On Thu, 21 Apr 2011 09:30:10 +0200 Arnd Bergmann arnd@arndb.de wrote:
On Wednesday 20 April 2011 23:52:56 Rebecca Schultz Zavin wrote:
The android team's graphics folks, the their counterparts at intel, imagination tech, nvidia, qualcomm and arm have all told me that they need a method for mapping buffers uncached to userspace. The common case for this is to write vertexes, textures etc to these buffers once and never touch them again. This may happen several (or even several 10s or more) of times per frame. My experience with cache flushes on ARM architectures matches Marek's.
Ok, thanks for the confirmation on that, both of you.
Is the requirement only to have the uncached mapping in user space then while it does not need to be mapped into the kernel, or is there also a requirement to map the same buffers into the kernel address space?
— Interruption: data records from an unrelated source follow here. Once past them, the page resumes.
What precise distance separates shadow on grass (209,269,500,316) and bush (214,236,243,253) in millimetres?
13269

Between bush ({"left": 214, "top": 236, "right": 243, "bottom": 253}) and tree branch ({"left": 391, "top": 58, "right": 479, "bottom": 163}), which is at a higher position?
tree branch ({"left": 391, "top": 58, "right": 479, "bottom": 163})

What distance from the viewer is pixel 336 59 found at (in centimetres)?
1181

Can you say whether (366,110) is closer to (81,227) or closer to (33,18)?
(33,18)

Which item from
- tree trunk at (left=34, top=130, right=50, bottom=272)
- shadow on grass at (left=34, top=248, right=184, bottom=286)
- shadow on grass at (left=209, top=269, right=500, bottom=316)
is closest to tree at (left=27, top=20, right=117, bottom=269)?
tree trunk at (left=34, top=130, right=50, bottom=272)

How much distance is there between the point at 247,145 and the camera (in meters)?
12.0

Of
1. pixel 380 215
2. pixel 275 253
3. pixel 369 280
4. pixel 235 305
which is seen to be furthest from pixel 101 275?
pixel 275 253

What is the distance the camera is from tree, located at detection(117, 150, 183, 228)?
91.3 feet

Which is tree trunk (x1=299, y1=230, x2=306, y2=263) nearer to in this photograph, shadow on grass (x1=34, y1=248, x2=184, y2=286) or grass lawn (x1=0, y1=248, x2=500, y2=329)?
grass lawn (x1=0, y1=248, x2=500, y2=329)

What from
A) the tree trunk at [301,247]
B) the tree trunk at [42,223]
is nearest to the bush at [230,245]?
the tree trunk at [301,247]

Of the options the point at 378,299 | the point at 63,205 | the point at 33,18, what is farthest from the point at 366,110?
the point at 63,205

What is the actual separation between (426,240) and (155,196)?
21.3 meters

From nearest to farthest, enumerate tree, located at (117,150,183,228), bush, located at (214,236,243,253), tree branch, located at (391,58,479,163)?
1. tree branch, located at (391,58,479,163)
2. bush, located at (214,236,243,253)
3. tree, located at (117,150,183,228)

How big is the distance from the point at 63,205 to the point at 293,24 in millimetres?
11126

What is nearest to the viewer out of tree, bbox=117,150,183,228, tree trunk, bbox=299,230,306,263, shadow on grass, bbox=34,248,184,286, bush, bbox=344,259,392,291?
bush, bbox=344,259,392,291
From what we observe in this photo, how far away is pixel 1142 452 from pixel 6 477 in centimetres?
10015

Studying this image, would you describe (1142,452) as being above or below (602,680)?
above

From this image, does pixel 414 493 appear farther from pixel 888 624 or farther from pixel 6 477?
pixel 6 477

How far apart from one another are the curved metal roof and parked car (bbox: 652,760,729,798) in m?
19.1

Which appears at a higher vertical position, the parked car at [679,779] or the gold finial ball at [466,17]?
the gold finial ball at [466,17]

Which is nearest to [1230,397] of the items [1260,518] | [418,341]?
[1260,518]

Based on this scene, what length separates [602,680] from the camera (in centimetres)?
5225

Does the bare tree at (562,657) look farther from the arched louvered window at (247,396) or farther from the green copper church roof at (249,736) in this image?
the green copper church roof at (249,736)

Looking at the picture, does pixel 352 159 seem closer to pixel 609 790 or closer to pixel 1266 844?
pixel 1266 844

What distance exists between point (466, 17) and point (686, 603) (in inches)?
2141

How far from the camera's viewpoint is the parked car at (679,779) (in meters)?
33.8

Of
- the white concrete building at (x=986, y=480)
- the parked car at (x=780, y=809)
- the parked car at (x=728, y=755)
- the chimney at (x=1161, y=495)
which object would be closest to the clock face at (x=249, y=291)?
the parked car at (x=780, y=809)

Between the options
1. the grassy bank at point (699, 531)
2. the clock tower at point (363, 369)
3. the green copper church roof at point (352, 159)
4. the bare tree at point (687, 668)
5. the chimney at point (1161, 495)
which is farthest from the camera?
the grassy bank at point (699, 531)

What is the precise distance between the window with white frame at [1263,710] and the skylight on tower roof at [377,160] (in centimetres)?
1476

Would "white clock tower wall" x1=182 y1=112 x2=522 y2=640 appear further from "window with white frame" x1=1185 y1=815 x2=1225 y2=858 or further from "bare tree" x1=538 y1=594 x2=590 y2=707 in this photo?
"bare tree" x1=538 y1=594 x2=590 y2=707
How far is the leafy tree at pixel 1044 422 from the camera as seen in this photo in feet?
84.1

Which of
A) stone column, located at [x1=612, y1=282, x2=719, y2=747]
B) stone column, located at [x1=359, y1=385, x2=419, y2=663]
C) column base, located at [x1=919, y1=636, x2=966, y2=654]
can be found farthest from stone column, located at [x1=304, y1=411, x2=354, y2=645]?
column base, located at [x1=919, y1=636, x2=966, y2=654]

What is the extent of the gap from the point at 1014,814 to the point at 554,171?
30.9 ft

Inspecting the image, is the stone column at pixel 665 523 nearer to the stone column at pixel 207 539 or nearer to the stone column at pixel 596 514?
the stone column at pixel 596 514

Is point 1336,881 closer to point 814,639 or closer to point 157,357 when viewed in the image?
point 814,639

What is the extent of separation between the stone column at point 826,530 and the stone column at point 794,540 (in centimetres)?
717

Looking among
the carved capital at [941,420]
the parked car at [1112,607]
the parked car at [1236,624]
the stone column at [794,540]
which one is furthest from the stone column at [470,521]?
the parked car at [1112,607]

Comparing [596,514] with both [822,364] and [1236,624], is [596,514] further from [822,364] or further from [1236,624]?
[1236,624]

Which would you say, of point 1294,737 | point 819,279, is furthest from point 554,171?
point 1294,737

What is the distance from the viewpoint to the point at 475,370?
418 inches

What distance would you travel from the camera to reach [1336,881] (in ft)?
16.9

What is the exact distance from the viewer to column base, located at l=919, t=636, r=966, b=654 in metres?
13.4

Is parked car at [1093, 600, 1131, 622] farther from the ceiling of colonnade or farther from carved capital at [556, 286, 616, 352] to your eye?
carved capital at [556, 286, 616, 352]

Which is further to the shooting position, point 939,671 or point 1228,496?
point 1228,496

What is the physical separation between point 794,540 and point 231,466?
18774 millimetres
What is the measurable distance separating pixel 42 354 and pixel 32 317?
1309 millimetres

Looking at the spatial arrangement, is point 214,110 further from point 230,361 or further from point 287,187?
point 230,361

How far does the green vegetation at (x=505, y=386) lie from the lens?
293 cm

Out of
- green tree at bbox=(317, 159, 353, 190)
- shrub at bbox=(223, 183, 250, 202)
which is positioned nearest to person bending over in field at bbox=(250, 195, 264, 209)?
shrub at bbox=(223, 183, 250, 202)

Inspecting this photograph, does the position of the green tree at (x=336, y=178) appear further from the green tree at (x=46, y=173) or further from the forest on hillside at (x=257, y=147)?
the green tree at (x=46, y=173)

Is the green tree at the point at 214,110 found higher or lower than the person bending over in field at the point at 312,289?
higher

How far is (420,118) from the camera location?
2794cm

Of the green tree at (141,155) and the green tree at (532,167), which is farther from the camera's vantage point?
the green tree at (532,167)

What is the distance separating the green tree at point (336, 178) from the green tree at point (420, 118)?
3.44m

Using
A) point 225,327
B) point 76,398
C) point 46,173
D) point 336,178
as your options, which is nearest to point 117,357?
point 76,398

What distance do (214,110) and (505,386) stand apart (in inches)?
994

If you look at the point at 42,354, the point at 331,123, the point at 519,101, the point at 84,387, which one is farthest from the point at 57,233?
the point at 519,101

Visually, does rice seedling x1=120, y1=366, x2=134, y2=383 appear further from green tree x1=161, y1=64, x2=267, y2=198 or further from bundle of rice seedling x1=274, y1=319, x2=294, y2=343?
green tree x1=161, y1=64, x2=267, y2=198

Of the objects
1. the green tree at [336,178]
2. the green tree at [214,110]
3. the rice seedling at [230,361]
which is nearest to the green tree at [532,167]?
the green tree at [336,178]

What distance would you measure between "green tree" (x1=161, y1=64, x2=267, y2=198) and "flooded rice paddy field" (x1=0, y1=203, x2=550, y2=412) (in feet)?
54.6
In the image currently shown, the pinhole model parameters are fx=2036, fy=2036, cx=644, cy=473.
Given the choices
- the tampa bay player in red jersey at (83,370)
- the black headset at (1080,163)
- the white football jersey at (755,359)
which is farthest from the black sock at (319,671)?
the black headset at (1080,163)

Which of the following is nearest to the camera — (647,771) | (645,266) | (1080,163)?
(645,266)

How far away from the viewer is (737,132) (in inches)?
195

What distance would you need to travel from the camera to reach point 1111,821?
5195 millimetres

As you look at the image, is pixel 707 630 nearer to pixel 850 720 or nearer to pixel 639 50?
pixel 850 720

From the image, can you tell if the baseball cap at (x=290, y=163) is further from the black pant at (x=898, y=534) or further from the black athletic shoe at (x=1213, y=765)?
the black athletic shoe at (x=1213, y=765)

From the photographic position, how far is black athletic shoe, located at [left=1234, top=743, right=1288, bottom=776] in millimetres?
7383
We like to be able to write to buffers mapped into userspace, preferably with a write combine attribute, for write mostly data like vertices, textures, and other state buffers. On Intel at least, we may end up binding objects at a different address than when the client ran before, so we have a relocation pass that fixes up address handles passed in by userspace, and that happens in kernel space, so we need a mapping there once userspace is done with the buffers and has dispatched the rendering command buffer.
But the main issue here is to avoid the overhead of repeated cache flushes. If the graphics stack is doing its job right, it shouldn't generally be reading gfx memory, so making sure the fast path just deals with already uncached pages is important. In some cases (e.g. software fallback or input detection on transformed objects) reading back from the render target is unavoidable, but those aren't the steady state, fast path cases we want to optimize for.